Strona znajduje się w archiwum.

Poszukiwany wpadł po kolejnej kradzieży

Data publikacji 18.12.2007

Poszukiwany mężczyzna, zatrzymany wczoraj przez policjantów z Bisztynka, dodatkowo odpowie za krótkotrwałe użycie samochodu. Henryk W. nie oddał Opla właścicielowi, ponieważ kiedy nim jechał zatankować, zobaczył radiowóz. Wiedział, że kontrola drogowa skończy się w areszcie. Był bowiem poszukiwany za wcześniejsze kradzieże.
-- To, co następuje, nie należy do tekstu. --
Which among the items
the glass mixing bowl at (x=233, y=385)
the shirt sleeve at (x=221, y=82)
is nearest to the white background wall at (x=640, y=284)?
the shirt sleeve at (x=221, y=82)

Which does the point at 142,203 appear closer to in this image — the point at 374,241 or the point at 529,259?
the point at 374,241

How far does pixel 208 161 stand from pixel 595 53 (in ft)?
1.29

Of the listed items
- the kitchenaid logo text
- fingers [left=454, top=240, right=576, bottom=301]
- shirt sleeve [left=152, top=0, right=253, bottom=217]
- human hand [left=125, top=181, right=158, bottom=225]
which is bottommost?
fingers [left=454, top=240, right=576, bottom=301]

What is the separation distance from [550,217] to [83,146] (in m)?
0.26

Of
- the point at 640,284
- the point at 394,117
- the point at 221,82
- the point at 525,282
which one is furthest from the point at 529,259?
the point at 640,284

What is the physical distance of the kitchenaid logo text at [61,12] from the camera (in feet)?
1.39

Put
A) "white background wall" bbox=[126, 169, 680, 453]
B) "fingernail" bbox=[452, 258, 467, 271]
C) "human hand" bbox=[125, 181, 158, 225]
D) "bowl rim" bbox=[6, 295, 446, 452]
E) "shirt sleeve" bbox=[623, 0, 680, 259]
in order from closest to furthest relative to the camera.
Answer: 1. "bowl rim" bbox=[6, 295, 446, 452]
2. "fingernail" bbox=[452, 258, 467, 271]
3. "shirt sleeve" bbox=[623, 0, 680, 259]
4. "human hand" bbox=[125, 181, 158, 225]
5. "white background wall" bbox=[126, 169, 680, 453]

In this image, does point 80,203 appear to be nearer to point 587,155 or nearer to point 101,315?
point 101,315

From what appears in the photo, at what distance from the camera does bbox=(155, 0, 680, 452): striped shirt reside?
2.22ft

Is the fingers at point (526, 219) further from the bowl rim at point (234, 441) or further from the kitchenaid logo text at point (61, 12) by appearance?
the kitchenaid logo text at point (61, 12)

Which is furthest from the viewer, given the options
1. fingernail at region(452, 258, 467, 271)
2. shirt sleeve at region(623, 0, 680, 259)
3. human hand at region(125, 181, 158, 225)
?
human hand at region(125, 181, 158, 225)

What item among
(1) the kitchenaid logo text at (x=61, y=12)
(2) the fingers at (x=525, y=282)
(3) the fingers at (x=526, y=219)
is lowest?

W sobotę do komendy w Bartoszycach zgłosiła się zdenerwowana mieszkanka gminy Jeziorany. Jak powiedziała policjantom, skradziono jej opla kadetta. Natychmiast rozpoczęło się poszukiwanie sprawców i utraconego auta. Wczoraj funkcjonariusze wpadli na trop opla. W południe, w miejscowości Prosity zauważyli, że kradzione auto stoi przy wiejskiej mleczarni. Przy pojeździe kręcił się 36-letni Henryk W. Policjanci natychmiast go wylegitymowali. Mężczyzna oświadczył, że wcale nie ukradł samochodu. Kluczyki dostał od męża pokrzywdzonej. Miał zatankować i zwrócić auto. Kiedy jechał na stację pali zauważył nadjeżdżający policyjny radiowóz. Zmienił kierunek jazdy i do właściciela już nie dotarł. Co było przyczyną takiego zachowania, wyjaśniło się wkrótce.

Po sprawdzeniu w policyjnych bazach danych okazało się bowiem, że Henryk W. ukrywa się przed wymiarem sprawiedliwości. W więzieniu powinien odbyć karę za wcześniejsze kradzieże. Kiedy wytrzeźwieje, zostanie przesłuchany i przekazany do bartoszyckiego aresztu śledczego. Teraz prawdopodobnie będzie odpowiadał za krótkotrwałe użycie pojazdu.